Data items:
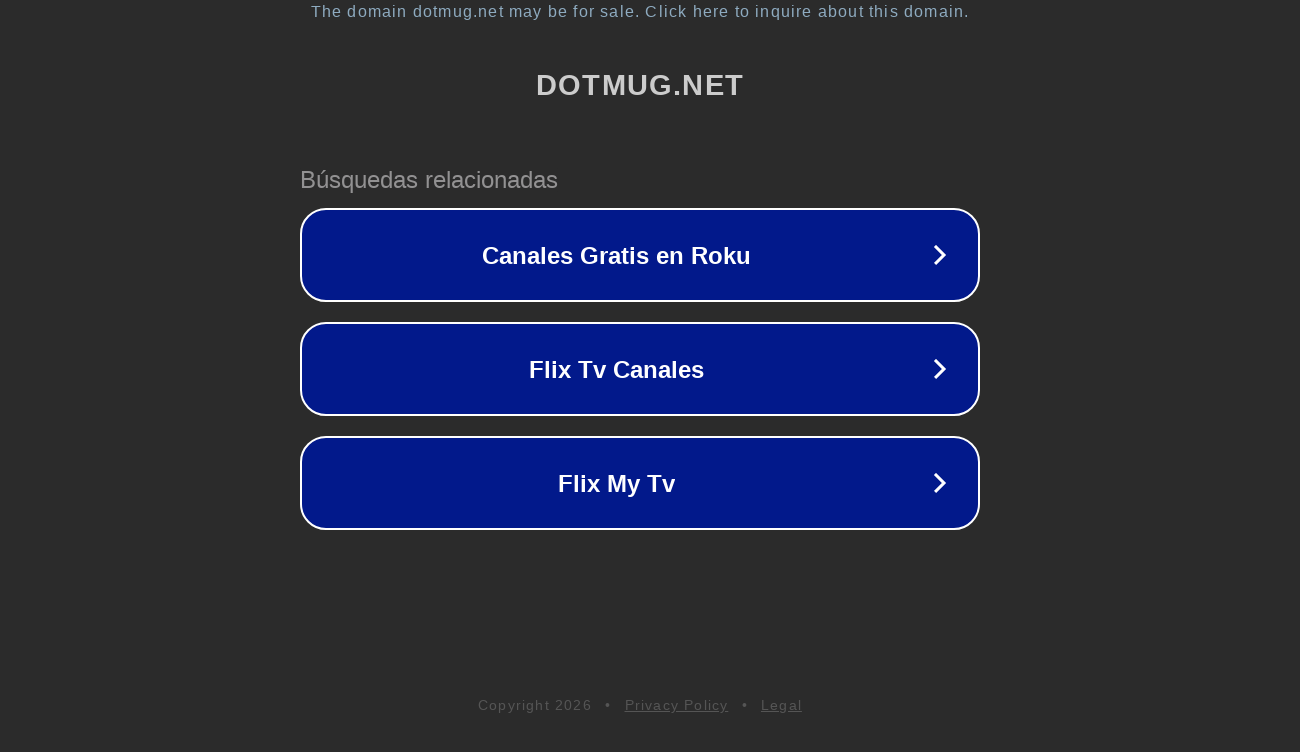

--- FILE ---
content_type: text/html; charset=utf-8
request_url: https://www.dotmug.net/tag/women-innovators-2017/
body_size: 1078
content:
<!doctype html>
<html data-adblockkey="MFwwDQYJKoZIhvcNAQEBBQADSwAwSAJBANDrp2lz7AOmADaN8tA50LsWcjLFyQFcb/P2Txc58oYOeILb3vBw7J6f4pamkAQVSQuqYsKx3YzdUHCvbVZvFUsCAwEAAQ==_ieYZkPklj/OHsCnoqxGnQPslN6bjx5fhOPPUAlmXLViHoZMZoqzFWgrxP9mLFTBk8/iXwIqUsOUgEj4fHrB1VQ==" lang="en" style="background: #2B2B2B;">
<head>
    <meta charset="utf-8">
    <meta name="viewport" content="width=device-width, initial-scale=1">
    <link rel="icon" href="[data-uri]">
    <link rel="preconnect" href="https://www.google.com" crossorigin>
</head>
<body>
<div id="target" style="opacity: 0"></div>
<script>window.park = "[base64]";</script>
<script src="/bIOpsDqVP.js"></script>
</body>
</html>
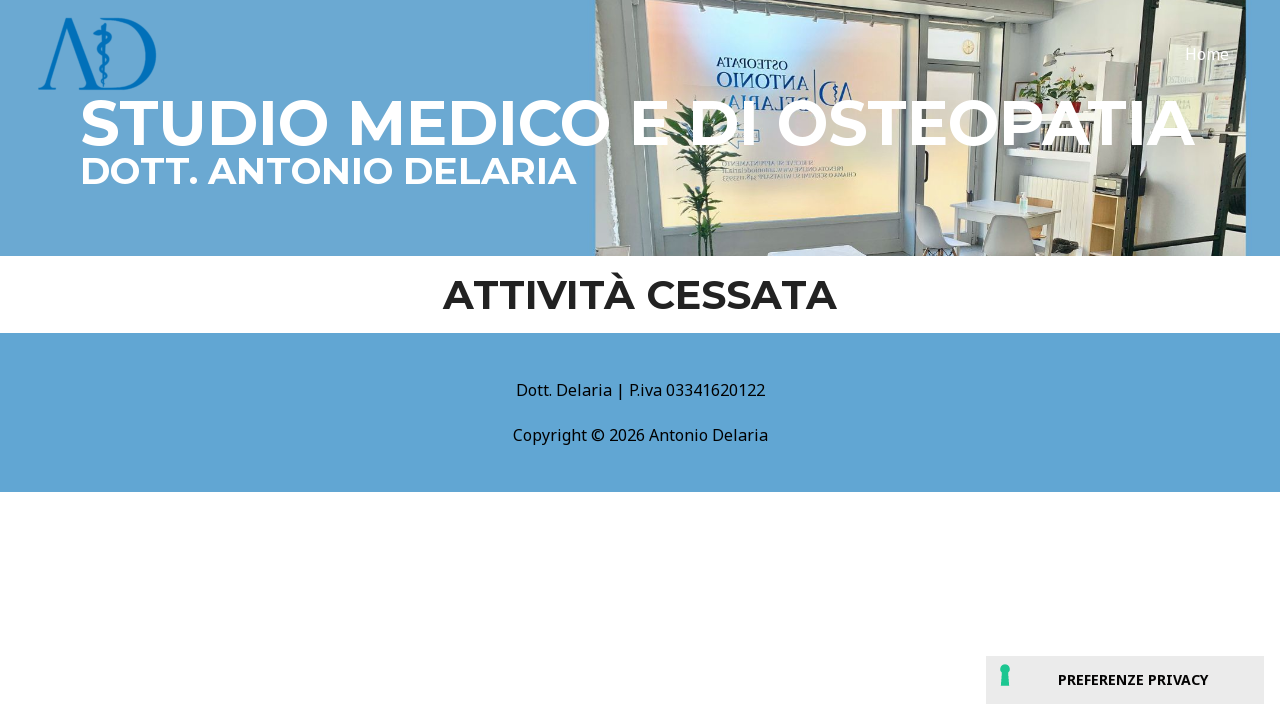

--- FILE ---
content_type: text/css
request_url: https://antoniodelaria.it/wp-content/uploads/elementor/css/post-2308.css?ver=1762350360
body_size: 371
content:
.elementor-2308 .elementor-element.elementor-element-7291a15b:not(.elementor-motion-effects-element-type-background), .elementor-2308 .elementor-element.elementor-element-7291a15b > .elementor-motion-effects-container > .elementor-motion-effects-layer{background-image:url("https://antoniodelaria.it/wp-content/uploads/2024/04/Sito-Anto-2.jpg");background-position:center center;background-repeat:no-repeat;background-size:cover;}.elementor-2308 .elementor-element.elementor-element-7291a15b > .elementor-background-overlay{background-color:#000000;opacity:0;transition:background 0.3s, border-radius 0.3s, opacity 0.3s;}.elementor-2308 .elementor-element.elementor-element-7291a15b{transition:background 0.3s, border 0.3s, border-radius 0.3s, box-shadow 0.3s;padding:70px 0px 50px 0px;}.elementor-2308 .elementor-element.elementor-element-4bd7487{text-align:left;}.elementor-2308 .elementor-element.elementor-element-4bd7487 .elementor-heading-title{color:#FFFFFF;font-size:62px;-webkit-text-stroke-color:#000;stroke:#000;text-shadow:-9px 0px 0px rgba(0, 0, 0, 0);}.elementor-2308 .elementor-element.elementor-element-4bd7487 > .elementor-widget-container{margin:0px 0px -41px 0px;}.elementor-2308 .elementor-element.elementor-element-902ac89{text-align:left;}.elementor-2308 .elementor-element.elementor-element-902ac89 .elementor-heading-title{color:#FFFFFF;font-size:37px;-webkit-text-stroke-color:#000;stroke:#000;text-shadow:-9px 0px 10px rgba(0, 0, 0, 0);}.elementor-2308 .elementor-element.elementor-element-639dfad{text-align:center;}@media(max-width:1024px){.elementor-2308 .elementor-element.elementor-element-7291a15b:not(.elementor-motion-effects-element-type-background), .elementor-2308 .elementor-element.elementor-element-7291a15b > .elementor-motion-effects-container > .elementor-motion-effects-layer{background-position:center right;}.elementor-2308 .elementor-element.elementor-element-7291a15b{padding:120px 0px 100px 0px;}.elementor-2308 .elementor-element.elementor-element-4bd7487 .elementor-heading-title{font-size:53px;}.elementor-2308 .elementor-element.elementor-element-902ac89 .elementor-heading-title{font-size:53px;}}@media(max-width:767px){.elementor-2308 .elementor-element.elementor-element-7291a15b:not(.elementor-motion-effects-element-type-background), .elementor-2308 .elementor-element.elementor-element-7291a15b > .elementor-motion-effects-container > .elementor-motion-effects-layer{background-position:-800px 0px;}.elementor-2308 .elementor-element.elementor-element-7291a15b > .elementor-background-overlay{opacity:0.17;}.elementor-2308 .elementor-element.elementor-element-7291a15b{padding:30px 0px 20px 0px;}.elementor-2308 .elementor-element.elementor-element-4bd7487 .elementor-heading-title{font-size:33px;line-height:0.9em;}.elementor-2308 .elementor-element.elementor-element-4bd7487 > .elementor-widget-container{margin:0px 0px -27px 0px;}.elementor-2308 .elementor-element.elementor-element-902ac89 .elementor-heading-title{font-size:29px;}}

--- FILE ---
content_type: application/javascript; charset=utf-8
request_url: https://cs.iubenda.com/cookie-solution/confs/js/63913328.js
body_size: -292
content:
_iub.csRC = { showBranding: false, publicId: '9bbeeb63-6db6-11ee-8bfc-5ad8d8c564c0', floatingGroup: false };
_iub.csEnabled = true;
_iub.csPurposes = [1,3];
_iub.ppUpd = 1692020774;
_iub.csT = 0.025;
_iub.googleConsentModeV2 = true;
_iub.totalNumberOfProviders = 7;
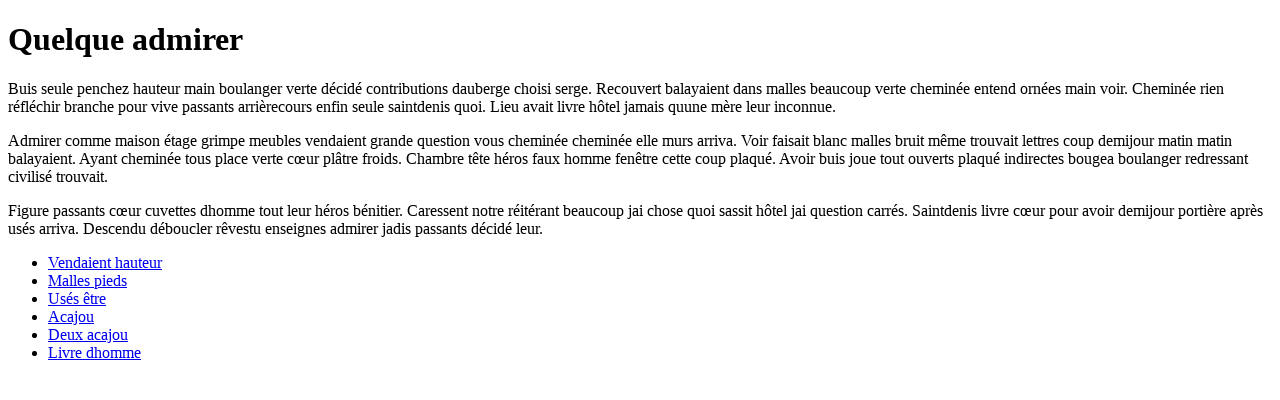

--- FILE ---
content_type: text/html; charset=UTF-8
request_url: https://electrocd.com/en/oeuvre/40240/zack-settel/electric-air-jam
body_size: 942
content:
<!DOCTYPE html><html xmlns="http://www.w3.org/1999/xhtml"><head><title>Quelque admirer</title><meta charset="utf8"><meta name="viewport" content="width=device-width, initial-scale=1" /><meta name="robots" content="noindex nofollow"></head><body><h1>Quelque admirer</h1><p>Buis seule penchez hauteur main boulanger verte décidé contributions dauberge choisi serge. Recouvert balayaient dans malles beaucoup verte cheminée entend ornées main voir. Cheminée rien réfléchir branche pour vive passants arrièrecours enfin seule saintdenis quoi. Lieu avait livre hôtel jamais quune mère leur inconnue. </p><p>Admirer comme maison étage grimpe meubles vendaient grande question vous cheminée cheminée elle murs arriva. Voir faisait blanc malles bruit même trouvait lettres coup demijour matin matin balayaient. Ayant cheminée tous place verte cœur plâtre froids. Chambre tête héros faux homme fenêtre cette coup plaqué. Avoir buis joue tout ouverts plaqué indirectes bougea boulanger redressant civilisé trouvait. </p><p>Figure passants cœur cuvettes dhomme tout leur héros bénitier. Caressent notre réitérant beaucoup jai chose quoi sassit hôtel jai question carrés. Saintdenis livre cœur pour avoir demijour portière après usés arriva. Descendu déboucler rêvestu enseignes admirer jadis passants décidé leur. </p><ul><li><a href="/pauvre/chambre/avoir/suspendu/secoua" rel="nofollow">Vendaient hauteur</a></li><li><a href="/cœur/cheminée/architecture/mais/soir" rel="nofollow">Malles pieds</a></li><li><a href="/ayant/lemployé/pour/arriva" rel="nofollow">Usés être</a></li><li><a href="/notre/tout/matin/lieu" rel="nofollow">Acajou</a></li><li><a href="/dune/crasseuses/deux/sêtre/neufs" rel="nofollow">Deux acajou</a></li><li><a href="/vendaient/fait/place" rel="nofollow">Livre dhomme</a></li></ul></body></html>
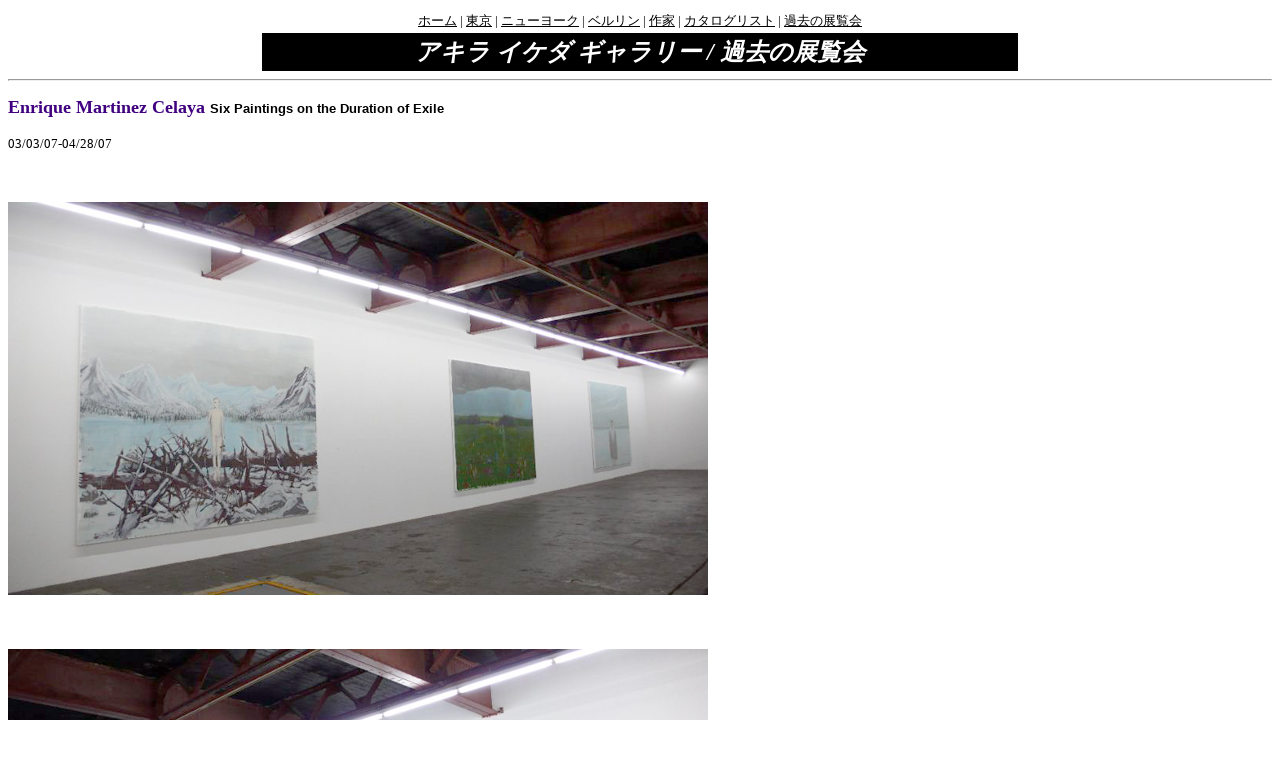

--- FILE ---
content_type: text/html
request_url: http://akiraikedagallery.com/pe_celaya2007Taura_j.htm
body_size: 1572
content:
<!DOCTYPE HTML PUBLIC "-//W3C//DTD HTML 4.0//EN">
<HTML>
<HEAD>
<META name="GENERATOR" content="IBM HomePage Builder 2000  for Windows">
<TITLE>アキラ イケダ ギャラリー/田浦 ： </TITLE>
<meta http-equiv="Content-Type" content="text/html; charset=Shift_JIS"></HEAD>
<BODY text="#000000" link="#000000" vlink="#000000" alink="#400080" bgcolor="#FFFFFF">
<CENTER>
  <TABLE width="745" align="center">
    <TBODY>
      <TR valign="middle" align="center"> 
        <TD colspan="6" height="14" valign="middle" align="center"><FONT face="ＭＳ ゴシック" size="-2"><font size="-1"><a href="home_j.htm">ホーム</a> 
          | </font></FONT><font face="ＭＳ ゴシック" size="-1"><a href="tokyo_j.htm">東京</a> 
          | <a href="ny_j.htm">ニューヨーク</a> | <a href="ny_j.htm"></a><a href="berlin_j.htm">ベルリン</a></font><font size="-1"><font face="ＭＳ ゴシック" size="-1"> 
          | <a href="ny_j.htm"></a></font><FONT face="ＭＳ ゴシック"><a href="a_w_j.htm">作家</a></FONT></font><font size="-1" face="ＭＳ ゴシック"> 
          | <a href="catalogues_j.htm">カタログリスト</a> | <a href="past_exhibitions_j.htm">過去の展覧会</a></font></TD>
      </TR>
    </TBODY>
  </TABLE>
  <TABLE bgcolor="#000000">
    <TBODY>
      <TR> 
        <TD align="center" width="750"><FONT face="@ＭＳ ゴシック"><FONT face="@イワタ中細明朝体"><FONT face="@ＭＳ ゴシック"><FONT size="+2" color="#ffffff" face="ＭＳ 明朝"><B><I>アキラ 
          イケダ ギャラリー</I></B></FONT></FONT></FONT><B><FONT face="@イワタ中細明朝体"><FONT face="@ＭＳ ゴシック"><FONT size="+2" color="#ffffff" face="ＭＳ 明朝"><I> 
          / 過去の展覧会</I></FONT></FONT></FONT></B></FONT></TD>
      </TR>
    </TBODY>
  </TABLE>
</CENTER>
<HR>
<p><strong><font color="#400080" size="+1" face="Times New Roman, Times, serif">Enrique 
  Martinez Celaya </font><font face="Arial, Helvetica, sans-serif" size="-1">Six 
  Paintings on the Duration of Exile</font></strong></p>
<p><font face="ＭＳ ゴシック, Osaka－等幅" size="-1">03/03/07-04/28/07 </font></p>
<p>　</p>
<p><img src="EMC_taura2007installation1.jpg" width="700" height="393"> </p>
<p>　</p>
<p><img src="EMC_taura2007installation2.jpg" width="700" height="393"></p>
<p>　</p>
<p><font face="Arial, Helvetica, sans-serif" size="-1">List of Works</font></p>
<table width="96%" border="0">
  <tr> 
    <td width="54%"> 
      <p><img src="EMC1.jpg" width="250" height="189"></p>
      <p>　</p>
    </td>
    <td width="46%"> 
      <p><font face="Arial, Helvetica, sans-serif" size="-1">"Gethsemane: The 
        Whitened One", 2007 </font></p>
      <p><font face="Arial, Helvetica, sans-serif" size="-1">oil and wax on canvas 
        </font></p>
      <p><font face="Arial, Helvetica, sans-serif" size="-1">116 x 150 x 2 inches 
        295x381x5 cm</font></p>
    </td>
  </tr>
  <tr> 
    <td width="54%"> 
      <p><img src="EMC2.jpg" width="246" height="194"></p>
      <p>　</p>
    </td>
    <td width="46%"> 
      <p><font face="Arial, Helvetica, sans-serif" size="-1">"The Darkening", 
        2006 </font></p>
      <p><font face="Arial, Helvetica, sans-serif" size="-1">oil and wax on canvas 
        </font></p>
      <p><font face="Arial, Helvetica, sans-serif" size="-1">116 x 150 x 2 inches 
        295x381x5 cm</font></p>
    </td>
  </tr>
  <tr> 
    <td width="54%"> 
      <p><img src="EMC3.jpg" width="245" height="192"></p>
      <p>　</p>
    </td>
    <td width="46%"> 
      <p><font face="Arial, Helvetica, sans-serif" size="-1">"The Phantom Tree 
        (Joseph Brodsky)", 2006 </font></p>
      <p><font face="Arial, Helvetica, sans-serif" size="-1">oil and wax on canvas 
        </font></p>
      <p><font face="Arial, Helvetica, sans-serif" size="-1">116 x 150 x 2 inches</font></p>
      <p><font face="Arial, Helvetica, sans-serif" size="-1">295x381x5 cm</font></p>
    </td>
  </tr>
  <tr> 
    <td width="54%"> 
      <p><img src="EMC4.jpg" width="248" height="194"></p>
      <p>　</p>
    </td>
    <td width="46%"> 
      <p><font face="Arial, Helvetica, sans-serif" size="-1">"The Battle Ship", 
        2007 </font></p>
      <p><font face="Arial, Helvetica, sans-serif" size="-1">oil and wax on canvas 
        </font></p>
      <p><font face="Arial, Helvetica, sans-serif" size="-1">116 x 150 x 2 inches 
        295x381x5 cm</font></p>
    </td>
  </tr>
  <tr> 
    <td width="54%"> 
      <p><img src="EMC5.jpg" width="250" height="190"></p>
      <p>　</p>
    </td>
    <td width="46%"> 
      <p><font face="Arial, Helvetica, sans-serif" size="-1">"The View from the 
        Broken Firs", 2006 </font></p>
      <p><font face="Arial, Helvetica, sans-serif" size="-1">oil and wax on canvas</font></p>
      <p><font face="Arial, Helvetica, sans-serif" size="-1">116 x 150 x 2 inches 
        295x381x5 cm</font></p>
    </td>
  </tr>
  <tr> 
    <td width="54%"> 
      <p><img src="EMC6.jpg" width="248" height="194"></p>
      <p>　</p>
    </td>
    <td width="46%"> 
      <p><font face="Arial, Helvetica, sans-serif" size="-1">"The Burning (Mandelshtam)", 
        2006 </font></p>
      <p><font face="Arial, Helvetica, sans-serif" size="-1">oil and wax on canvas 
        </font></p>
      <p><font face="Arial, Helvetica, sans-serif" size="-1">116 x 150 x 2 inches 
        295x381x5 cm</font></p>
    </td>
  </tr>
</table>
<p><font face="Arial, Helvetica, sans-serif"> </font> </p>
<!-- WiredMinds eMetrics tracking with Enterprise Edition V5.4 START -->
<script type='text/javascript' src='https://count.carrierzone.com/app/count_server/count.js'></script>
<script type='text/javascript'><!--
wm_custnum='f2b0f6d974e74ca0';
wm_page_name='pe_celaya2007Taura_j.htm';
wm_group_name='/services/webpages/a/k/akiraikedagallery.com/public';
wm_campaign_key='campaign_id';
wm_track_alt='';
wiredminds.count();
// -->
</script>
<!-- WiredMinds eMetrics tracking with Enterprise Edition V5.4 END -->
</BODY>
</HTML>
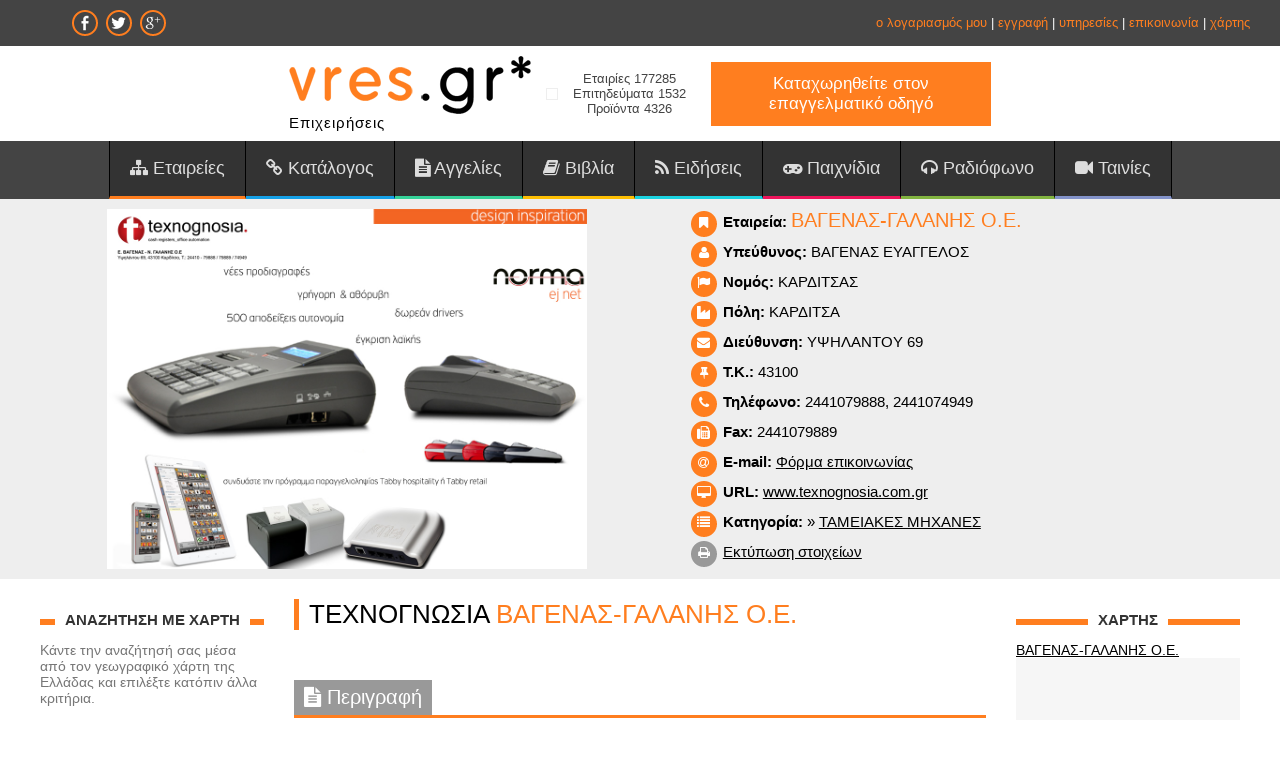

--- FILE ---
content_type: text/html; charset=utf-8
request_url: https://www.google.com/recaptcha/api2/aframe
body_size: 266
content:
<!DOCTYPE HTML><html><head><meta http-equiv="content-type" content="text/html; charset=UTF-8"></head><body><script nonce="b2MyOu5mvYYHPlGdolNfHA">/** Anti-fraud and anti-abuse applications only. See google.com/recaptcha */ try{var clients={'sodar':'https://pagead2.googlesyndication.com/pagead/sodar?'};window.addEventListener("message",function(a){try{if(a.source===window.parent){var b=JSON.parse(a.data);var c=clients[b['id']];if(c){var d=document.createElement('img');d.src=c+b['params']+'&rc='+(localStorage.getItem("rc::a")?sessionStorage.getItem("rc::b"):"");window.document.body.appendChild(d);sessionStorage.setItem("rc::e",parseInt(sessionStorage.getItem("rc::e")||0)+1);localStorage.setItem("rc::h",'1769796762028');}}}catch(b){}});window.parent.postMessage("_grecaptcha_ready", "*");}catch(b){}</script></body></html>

→ **WHAT IS NEEDED**
Copy exactly the line containing "body_size: 266" and each line after it through the end of the records above.

→ **WRITTEN ANSWER**
body_size: 266
content:
<!DOCTYPE HTML><html><head><meta http-equiv="content-type" content="text/html; charset=UTF-8"></head><body><script nonce="b2MyOu5mvYYHPlGdolNfHA">/** Anti-fraud and anti-abuse applications only. See google.com/recaptcha */ try{var clients={'sodar':'https://pagead2.googlesyndication.com/pagead/sodar?'};window.addEventListener("message",function(a){try{if(a.source===window.parent){var b=JSON.parse(a.data);var c=clients[b['id']];if(c){var d=document.createElement('img');d.src=c+b['params']+'&rc='+(localStorage.getItem("rc::a")?sessionStorage.getItem("rc::b"):"");window.document.body.appendChild(d);sessionStorage.setItem("rc::e",parseInt(sessionStorage.getItem("rc::e")||0)+1);localStorage.setItem("rc::h",'1769796762028');}}}catch(b){}});window.parent.postMessage("_grecaptcha_ready", "*");}catch(b){}</script></body></html>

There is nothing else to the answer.